Voraussetzungen für Nachhaltigkeit müssen geschaffen werden
Ein weiterer Punkt, den es noch zu beachten gibt, bevor Wasserstoffflugzeuge tatsächlich nachhaltig und klimaneutral eingesetzt werden können, ist die nachhaltige Herstellung und Bereitstellung des Brenngases. Für die Herstellung besteht nämlich ein nicht zu unterschätzender Energiebedarf. Um klimaneutral zu sein, muss dieser natürlich aus erneuerbaren Energien stammen – denn was nützt es, wenn im Bereitstellungsprozess eines klimaneutralen Antriebsstoffes große Mengen an CO2 emittiert werden?
Es sind also noch einige Aspekte, die auf dem Weg zum tatsächlichen Einsatz von Wasserstoffflugzeugen berücksichtigt werden müssen. Doch sollte man daher die Hoffnung verlieren oder die Klimaziele vergessen? Bei weitem nicht! Weitere Forschungsinitiativen im Bereich der Wasserstofffliegerei und auch dem Einsatz von Elektroflugzeugen sind wichtiger denn je und langfristig können diese Technologien zumindest einen Teil der Flüge realistisch klimaneutral werden lassen. Um bis dahin aber keine Zeit zu verlieren und auch an eine schnellere Lösung für Langstreckenflüge zu denken, sollte man den Einsatz von Sustainable Aviation Fuels nicht aus den Augen verlieren. Hier besteht die Möglichkeit, das herkömmliche Kerosin durch synthetische oder Biokraftstoffe zu ersetzen, wodurch je nach Herstellungsverfahren, ein enormer Anteil an CO2 eingespart werden kann – ohne dass komplett neue Flugzeuge gebaut werden müssen.

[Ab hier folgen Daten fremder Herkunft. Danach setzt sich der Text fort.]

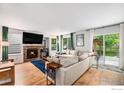 Inviting living room with a cozy fireplace, large windows, and sliding glass door at 1820 Gordon Dr, Erie, CO 80516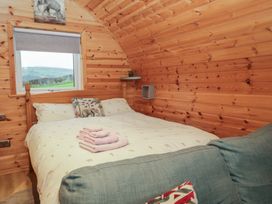 A bedroom with a bed and window in a wooden cabin at Willow in Ulverston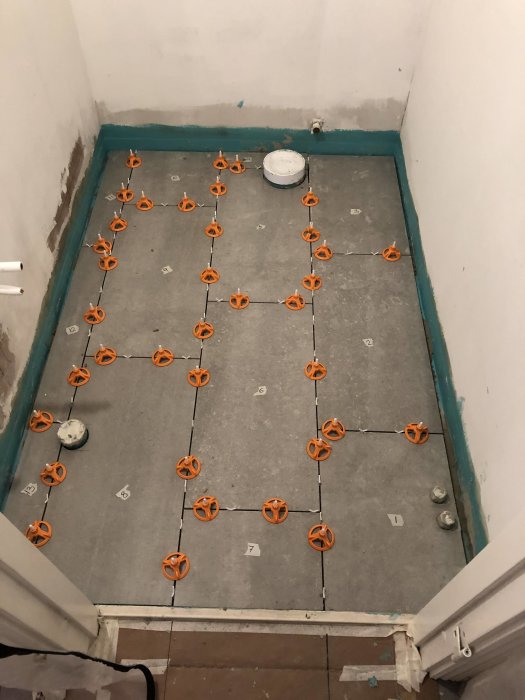 Klinkergolv under installation med orange utjämningsskruvar mellan plattorna i ett rum.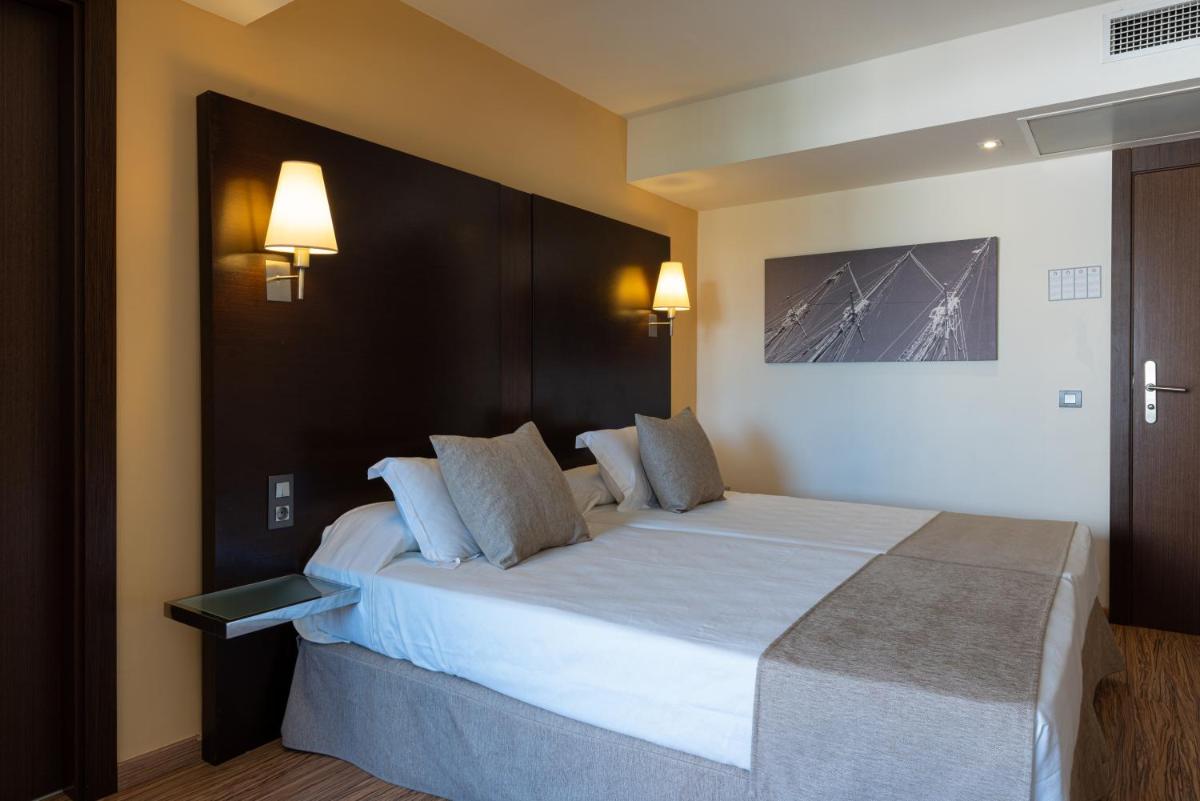 Cama o camas de una habitación en Nautic Hotel & Spa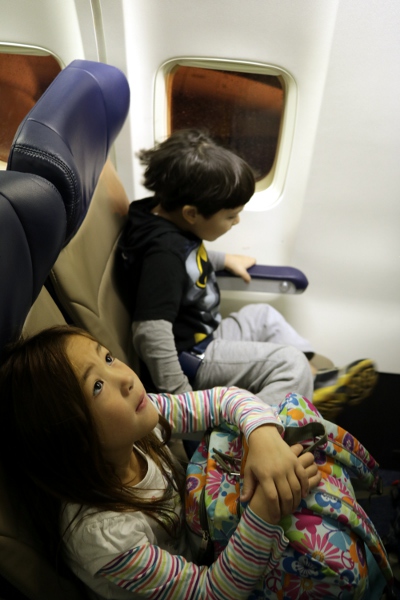 SteelyKid and The Pip in their seats on the plane to Florida.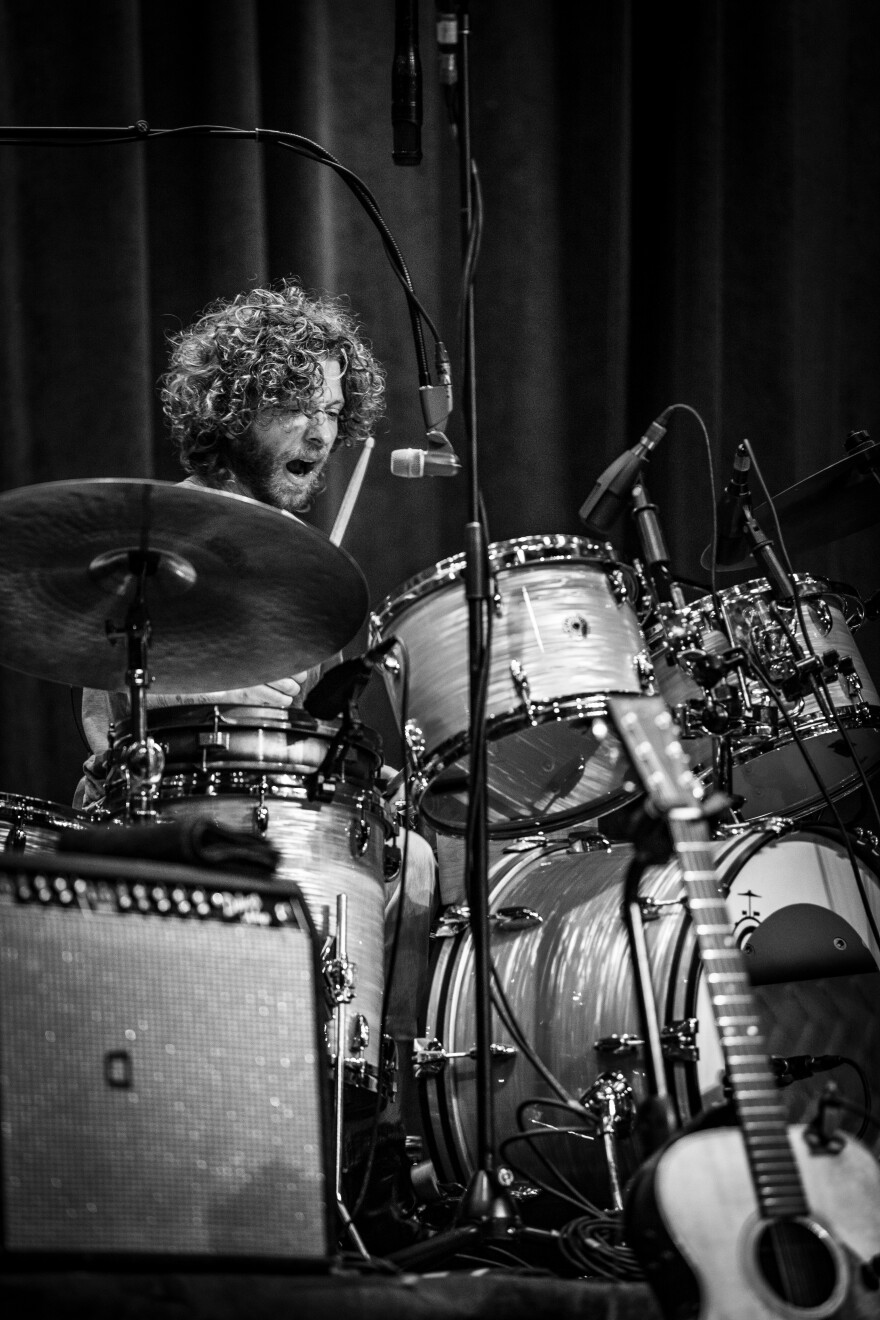 Griffin Goldsmith of the band Dawes is shown in black and white singing into a microphone while playing a drumset.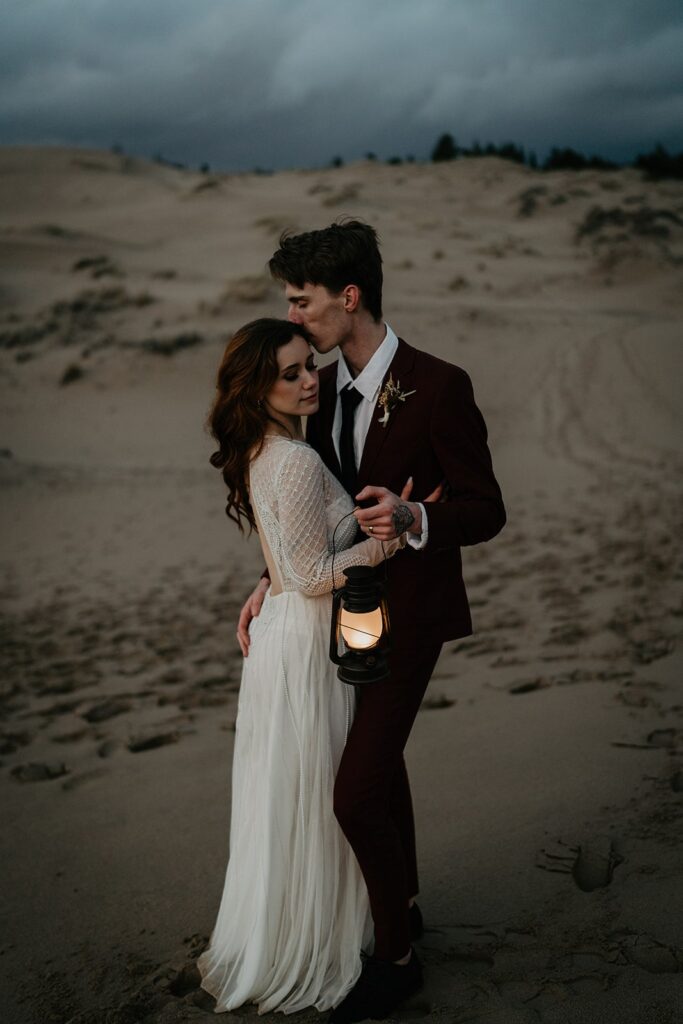 Bride and groom blue hour elopement photos on the sand dunes in Oregon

Fazit zur Zukunft der Wasserstoffflugzeuge
Im Bereich der Wasserstoffflugzeuge hat sich entwicklungstechnisch in den vergangenen Jahren einiges getan. Allerdings sind heutige Lösungen noch weit davon entfernt, auf der Langstrecke eine echte Alternative darzustellen. Es ist wichtig, dass die Forschung weiter forciert wird, genauso wichtig ist es aber, nicht alles nur auf eine Karte zu setzen und gerade in Bezug auf Sustainable Aviation Fuels – die bereits jetzt für eine erhebliche Verbesserung der Klimabilanz der Luftfahrt sorgen können – die Marktfähigkeit weiter anzukurbeln. Um die Luftfahrt langfristig nachhaltig zu gestalten ist es unabdingbar, die Bemühungen an mehreren Aspekten parallel anzusetzen, da jede Lösung ihre eigenen Vorteile sowie eigene Zeithorizonte mitbringt.